Not content to impose a heavy tax burden on cigarette smokers and to outlaw sales to anyone under 21, on June 20th, the San Francisco Board of Supervisors finalized the ban on all sales of flavored tobacco, flavored vaping liquids and menthol cigarettes in the city.
Prohibition never makes for good public policy, even if well-meant, because buyers and sellers are not chess pieces that politicians can move around the board at will. Banning the sale (but not possession) of flavored cigarettes, moist smokeless tobacco and e-cigarettes containing menthol or other flavors would facilitate smuggling and hurt local businesses, producing only minor reductions in tobacco use. At $2.87 per pack, California already has the nation’s ninth-highest tax on cigarettes.
Today, you would have to be a Martian not to have been warned about tobacco’s dangers. The Centers for Disease Control released a study early this month documenting that tobacco use by young people fell to a new low last year.
But taxing or banning sales of flavored tobacco products does not mean that consumption will decline significantly. It’s hard to believe that young people and poor people would not begin to smoke or chew, or that current users would stop immediately, if flavored tobacco were unavailable. Lots of people started smoking before tobacco came in flavors, and many have since stopped.
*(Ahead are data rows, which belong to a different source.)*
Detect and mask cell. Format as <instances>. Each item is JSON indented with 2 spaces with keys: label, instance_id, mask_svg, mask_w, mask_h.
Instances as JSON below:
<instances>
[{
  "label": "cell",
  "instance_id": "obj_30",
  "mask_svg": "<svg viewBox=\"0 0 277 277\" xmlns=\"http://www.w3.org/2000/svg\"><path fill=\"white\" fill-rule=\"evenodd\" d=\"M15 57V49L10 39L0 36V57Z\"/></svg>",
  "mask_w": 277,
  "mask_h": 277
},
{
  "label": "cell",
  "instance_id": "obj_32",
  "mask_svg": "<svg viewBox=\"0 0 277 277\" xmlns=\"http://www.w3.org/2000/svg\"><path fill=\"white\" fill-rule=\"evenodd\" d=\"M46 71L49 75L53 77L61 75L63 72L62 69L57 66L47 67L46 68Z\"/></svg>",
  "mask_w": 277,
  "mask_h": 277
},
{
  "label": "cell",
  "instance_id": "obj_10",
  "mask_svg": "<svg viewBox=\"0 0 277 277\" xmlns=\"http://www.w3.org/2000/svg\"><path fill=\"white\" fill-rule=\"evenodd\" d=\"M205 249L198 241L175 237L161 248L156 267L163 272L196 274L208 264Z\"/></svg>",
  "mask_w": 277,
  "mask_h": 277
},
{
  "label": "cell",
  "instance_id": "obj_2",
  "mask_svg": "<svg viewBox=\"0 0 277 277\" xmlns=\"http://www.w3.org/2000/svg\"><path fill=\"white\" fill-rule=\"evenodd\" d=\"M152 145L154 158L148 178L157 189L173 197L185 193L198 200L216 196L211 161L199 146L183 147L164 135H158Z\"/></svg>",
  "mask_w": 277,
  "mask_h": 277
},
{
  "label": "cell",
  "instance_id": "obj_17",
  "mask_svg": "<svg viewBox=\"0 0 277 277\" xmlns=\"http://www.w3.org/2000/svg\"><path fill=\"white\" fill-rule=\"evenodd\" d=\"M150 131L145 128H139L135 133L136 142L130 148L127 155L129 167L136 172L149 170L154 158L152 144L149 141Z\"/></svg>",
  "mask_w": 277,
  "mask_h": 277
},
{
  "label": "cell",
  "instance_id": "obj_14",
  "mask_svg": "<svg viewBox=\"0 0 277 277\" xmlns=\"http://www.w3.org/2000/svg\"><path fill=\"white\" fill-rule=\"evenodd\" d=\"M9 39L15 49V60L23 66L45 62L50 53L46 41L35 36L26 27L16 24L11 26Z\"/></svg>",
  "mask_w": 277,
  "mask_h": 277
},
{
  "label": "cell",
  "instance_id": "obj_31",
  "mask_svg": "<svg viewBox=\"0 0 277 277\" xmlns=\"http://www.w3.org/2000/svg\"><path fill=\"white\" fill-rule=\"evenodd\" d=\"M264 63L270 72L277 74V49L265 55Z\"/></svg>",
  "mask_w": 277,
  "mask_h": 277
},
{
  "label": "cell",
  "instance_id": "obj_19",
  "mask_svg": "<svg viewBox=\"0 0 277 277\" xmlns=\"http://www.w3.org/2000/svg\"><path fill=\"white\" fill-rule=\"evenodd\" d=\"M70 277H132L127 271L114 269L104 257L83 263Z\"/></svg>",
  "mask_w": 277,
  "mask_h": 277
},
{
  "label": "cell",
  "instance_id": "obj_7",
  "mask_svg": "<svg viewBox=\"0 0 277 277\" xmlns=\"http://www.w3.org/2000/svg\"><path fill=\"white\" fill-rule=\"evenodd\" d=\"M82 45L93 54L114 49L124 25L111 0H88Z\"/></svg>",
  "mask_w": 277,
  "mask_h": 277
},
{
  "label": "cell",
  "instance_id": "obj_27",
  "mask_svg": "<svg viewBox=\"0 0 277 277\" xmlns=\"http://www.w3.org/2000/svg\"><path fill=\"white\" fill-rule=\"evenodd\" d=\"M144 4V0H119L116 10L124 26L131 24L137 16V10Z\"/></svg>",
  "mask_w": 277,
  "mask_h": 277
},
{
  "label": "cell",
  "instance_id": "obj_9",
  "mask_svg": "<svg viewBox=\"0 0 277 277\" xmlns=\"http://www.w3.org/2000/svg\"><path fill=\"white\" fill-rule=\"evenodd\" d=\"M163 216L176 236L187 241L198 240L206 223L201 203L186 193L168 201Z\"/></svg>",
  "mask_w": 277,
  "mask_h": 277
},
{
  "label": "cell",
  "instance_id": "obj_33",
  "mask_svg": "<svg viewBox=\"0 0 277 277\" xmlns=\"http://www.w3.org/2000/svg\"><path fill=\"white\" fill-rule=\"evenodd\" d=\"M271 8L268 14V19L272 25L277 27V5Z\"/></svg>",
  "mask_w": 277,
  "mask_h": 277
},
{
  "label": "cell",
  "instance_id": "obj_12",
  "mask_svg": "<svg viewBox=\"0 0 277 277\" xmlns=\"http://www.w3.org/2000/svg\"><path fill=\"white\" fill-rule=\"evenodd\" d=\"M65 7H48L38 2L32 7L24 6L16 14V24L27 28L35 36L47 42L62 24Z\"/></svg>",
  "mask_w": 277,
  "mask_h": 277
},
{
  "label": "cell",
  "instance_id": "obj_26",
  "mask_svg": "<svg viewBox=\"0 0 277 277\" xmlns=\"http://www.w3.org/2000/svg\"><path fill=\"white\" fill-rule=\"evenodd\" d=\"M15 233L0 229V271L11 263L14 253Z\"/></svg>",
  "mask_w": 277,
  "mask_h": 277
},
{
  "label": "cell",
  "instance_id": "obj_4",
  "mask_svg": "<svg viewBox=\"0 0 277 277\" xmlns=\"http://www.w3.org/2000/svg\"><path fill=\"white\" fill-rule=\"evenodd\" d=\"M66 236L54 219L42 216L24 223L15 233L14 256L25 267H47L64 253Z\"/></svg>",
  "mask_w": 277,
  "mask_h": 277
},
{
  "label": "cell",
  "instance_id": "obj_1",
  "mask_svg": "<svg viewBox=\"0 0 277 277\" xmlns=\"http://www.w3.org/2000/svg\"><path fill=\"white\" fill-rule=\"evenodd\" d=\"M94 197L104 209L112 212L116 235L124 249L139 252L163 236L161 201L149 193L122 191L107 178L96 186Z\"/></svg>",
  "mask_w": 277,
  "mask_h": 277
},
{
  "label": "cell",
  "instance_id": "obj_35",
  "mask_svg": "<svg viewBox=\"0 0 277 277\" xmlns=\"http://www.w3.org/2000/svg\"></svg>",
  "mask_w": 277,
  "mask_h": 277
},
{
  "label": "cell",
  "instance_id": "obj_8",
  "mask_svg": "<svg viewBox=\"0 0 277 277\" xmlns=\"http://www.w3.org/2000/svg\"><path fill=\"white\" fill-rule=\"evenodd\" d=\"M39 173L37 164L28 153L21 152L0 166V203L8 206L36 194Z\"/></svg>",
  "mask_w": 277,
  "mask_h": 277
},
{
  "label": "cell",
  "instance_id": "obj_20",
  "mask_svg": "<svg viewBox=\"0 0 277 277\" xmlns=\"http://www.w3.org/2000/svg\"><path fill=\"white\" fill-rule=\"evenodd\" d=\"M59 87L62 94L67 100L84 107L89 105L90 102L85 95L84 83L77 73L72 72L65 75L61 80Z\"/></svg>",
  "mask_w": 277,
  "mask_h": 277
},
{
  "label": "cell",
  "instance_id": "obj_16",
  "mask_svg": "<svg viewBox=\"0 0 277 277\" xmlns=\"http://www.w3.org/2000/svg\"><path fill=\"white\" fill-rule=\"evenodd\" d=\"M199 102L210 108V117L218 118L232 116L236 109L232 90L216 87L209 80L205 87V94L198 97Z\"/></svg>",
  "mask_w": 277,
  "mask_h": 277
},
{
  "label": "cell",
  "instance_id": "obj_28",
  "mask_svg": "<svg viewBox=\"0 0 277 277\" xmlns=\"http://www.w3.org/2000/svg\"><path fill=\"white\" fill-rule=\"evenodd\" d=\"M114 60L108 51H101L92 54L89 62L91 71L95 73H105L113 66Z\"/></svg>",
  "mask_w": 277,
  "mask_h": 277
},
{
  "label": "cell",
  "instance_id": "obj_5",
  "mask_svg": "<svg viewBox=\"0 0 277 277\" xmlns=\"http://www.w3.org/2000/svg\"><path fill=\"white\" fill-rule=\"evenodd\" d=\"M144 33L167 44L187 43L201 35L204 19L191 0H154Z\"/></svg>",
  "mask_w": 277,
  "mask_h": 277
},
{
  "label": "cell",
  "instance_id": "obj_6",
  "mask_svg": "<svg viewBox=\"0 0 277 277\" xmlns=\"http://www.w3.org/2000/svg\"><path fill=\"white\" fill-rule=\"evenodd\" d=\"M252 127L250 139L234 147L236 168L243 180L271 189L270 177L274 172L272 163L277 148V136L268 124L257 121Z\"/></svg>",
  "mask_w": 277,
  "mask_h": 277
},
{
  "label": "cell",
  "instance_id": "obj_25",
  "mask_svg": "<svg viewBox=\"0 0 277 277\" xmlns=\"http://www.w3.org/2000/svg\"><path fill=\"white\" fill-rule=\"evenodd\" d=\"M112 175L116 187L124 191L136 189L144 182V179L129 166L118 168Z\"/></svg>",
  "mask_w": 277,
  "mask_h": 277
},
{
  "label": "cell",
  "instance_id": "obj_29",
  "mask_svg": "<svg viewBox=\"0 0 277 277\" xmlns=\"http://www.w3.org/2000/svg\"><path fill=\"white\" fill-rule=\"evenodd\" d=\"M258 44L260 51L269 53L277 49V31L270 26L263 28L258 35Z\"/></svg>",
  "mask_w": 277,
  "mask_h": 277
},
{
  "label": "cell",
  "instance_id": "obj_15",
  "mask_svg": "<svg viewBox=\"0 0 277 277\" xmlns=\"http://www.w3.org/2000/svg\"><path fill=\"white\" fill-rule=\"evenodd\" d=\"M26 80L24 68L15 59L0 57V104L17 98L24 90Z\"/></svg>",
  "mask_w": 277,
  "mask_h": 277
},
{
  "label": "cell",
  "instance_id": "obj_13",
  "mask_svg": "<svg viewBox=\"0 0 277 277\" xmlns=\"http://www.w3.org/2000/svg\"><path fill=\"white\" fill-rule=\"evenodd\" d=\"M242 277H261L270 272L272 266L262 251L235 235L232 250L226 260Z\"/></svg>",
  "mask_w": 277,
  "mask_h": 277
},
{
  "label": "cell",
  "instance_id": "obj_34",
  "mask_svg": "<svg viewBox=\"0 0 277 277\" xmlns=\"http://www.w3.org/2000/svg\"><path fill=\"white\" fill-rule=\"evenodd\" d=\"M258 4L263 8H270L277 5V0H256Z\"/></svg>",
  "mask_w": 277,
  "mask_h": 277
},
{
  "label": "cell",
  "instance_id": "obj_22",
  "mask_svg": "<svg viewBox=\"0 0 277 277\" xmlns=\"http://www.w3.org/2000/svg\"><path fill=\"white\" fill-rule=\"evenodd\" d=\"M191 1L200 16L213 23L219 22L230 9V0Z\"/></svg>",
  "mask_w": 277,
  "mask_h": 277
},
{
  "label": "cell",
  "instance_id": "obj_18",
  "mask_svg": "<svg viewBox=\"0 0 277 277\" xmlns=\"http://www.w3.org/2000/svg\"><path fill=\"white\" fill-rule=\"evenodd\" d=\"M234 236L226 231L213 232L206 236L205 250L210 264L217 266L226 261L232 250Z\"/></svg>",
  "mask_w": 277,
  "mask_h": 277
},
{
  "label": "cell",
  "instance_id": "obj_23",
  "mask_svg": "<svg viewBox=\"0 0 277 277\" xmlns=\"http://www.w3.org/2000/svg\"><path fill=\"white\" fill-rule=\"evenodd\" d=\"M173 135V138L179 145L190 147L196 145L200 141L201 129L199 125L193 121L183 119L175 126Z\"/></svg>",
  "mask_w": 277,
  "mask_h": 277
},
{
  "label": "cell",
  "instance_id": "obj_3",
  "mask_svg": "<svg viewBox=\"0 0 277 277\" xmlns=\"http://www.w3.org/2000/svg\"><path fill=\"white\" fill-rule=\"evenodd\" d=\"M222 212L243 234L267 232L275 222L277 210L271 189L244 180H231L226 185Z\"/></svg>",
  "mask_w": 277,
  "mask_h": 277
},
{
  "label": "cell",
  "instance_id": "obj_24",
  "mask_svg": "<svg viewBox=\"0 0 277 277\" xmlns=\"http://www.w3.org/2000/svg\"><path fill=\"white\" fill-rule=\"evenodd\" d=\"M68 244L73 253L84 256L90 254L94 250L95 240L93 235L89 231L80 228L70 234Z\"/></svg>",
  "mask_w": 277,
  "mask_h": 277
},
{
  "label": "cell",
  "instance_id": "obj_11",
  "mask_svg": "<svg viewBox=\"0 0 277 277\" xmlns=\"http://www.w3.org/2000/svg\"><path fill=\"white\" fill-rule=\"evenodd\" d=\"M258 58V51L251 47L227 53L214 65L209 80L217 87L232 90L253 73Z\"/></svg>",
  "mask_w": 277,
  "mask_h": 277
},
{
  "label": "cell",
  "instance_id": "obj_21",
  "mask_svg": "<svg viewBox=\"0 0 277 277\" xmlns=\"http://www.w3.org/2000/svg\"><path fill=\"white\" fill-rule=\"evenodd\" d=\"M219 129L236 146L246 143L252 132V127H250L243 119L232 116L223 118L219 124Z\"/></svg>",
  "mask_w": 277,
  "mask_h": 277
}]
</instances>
Some may simply buy their favorite flavors outside the city. That’s what happened with soft drinks, in response to new taxes in Philadelphia and Berkeley. It took retailers outside of Philadelphia only a short time to begin advertising that cheaper, untaxed soda was available just across the border. After Berkeley adopted a 1-cent-per-ounce tax, soda sales declined by 10 percent in the city but rose 7 percent in nearby towns. Philadelphia’s soda retailers later announced layoffs. The comments of many local businesses in San Francisco indicate that the flavored tobacco ban would have similar adverse effects on their shops.
Cigarette taxes in New York, which are colossally high, are meant to reduce the demand for cigarettes and encourage healthier choices. But the Tax Foundation reports that in 2014 more than half the cigarettes consumed there were smuggled to avoid the tax. Prohibiting sales of flavored tobacco almost surely will trigger a similar response.
Bans and excessive taxes create black markets. Californians should know these simple facts, given their experience with marijuana. It’s absolutely absurd that less than a year after California legalized recreational marijuana, San Francisco is considering banning certain tobacco products.
Supporters of the ban on flavored tobacco often emphasize that minorities and uneducated people are more likely than the average person to smoke. That is true, but why treat them like irresponsible children to make the political elites feel good?
We don’t deny that smoking cigarettes can wreak havoc on health. Consuming any tobacco product is potentially harmful. But economic research shows that wealthier people naturally choose healthier lifestyles. Removing government-created obstacles to success is a better way to encourage people not to smoke than attempting to ban selected tobacco products.
The right to choose is the very essence of freedom. Denying that right to low-income and young people makes them second-class citizens. Prohibition not only violates economic principles but is inconsistent with liberty. Bans historically have failed to improve the lives of those they are meant to protect. One can hope that the flavored tobacco ban will be different, but history and economic theory make that outcome unlikely.